Turn everything from the line containing "From pixel 73" down to the line containing "50 centimetres", both included, into a numbered list with blank lines omitted.

[Begin Record list]

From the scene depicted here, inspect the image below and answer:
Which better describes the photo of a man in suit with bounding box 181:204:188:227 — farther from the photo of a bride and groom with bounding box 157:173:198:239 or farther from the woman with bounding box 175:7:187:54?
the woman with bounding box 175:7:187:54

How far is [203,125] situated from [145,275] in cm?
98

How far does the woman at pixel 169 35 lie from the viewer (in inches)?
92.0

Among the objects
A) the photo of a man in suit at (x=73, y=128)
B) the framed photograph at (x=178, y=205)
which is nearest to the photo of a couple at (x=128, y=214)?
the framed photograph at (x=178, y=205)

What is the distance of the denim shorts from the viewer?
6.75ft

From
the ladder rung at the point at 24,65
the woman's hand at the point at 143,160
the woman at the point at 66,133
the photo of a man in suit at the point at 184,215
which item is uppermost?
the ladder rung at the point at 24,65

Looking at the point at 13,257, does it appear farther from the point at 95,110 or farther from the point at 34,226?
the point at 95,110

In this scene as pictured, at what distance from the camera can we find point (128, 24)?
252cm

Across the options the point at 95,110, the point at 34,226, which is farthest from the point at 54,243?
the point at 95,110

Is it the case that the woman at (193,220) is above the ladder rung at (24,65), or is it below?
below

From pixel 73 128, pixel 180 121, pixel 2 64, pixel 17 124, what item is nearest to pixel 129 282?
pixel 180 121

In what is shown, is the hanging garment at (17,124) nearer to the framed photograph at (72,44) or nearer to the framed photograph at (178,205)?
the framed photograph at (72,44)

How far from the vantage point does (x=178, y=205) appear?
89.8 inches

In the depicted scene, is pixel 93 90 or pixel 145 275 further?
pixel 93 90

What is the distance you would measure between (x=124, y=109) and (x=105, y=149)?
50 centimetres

[End Record list]
[Begin Record list]

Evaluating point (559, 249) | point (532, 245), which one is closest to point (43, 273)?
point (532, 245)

[End Record list]
[Begin Record list]

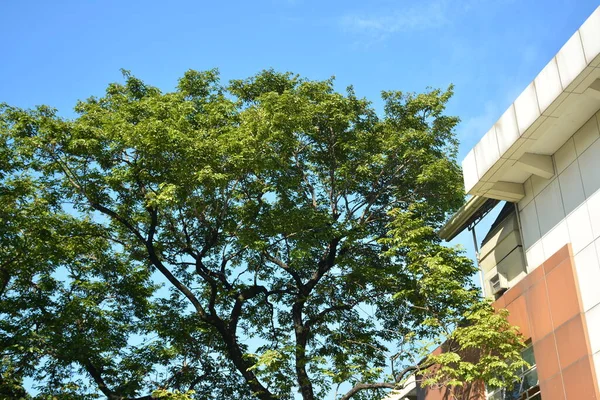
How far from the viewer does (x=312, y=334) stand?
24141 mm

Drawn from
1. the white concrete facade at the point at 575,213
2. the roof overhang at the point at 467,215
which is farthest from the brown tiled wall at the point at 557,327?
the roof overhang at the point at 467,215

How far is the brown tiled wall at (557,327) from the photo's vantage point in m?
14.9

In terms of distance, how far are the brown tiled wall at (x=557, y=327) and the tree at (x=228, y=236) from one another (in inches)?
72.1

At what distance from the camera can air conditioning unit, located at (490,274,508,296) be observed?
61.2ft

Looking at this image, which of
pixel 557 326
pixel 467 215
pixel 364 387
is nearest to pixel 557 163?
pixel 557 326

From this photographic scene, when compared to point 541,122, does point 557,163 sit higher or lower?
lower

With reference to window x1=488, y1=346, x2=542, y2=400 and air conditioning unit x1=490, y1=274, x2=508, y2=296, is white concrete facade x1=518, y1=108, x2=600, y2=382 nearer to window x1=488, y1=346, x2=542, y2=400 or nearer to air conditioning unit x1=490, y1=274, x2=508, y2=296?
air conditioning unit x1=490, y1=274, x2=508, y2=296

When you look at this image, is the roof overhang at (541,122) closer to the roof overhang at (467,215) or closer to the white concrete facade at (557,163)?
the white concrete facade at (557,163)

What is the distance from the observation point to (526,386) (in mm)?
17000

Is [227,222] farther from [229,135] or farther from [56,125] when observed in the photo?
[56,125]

[End Record list]

● Task answer
1. From pixel 73 128, pixel 180 121, pixel 2 64, pixel 17 124, what item is nearest to pixel 129 282?
2. pixel 180 121
3. In what is shown, is the hanging garment at (17,124) nearer to the framed photograph at (72,44) or nearer to the framed photograph at (178,205)?
4. the framed photograph at (72,44)
5. How far from the vantage point does (x=178, y=205) appear?
6. 89.8 inches
7. In the depicted scene, is pixel 93 90 or pixel 145 275 further?
8. pixel 93 90
9. What is the distance you would measure between (x=124, y=109) and (x=105, y=149)?
10. 50 centimetres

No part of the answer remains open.